La clarté du matin brillait d’un éclat cru comme si c’était un monde jeune de création récente. La route était déserte. Les gens ne se déplaçaient guère, à présent, sauf ceux qui étaient, comme moi, des errants par habitude et par nécessité professionnelle. Nous devions parfois nous ranger pour laisser passer le chariot d’un membre de la confrérie des Maîtres, une douzaine de neutres à la physionomie dénuée d’expression attelés au timon. Pendant les deux premières heures, nous vîmes quatre de ces véhicules, tous hermétiquement clos afin de dissimuler les traits altiers des Maîtres à la vue des inférieurs comme nous. Plusieurs voitures à patins chargées de marchandises nous dépassèrent. Un certain nombre de flotteurs filaient au-dessus de nos têtes mais, la plupart du temps, nous avions la route pour nous seuls.

Les environs de Roum étaient parsemés de vestiges de l’Antiquité : des colonnes isolées, les restes d’un aqueduc allant de nulle part à nulle part et qui ne transportait rien, le portail d’un temple évanoui. C’était là la Roum la plus ancienne mais les Roum des cycles ultérieurs y avaient marqué leur trace : cabanes de paysans, dômes de distributeurs d’énergie, carcasses de tours d’habitation. Nous tombions occasionnellement, mais c’était plus rare, sur la carcasse carbonisée de quelque antique vaisseau aérien. Gormon examinait tout et, de temps en temps, il prélevait un échantillon. Avluela regardait en ouvrant de grands yeux, muette.

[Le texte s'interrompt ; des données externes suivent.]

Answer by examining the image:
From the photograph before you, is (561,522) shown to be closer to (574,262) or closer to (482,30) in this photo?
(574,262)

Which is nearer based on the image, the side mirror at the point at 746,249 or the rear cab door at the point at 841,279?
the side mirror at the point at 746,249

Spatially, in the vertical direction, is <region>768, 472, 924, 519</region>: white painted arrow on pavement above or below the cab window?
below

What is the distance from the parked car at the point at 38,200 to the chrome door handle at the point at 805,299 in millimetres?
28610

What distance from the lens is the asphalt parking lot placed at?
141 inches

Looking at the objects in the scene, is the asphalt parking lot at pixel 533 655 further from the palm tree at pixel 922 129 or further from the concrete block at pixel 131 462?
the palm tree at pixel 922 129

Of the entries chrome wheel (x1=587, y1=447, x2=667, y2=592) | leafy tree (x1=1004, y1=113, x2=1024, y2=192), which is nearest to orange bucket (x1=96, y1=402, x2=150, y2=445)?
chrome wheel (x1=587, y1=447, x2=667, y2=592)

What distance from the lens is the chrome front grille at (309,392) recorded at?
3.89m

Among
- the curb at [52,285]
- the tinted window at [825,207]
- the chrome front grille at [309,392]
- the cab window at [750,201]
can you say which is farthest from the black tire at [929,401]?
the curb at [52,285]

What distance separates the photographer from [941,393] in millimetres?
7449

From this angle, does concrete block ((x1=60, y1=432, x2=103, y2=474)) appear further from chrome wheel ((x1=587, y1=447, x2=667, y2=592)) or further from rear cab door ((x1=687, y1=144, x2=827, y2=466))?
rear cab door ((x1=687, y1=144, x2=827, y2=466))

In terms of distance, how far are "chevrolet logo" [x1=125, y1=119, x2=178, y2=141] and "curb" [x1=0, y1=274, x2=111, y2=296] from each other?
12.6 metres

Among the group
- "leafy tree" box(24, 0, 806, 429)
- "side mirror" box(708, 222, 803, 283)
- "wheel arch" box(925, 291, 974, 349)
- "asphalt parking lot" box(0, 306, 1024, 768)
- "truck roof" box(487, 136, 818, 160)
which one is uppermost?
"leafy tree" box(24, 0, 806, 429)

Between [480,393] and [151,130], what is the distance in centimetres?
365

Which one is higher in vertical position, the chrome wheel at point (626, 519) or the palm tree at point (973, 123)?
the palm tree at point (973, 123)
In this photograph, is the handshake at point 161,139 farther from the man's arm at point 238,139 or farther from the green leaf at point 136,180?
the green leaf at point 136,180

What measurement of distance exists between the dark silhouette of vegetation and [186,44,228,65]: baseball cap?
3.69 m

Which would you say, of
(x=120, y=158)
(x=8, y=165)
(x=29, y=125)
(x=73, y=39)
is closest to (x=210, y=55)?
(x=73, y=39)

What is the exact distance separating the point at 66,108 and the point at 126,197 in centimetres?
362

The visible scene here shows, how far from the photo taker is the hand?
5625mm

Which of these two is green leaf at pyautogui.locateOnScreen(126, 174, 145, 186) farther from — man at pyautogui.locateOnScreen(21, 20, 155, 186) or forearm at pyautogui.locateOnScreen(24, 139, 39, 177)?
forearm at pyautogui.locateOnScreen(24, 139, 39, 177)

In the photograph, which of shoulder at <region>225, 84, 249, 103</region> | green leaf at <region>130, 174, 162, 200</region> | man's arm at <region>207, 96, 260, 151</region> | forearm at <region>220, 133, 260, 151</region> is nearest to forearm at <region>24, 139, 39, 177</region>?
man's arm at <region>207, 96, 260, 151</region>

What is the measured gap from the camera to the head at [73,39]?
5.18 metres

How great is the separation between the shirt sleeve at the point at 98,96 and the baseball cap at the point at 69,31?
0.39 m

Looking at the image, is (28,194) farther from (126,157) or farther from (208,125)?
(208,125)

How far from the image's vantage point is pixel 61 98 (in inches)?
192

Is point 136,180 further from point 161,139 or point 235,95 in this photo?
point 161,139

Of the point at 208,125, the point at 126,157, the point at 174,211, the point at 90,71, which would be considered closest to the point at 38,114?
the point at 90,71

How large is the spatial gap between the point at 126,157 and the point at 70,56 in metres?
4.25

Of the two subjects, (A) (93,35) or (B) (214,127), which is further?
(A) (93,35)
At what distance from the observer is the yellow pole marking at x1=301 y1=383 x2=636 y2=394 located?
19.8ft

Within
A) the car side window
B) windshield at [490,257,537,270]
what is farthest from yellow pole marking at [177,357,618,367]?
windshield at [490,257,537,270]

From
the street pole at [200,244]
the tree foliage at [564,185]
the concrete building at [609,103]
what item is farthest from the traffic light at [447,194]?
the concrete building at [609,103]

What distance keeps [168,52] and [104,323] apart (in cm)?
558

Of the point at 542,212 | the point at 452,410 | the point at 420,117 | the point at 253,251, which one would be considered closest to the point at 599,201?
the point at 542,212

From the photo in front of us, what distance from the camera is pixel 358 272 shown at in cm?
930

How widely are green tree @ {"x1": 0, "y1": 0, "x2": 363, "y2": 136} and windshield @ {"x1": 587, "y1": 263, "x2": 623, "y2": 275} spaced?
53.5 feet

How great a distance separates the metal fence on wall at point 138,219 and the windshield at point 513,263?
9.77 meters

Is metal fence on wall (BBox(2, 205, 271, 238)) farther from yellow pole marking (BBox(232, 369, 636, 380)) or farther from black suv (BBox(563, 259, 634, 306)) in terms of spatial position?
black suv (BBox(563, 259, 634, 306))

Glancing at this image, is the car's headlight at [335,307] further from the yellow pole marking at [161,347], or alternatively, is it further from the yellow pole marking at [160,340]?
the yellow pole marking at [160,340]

Enfin nous atteignîmes les murs majestueux de la cité. Ils étaient faits de pierres bleues lustrées, parfaitement jointées, et pouvaient avoir huit fois la hauteur d’un homme. La route aboutissait à une voûte en encorbellement qui perçait la muraille. La porte était ouverte. Comme nous en approchions, un homme encapuchonné portant la sévère robe des Pèlerins vint à notre rencontre. Sa stature était extraordinaire. On n’aborde pas un Pèlerin de son propre chef mais on l’écoute s’il vous fait signe.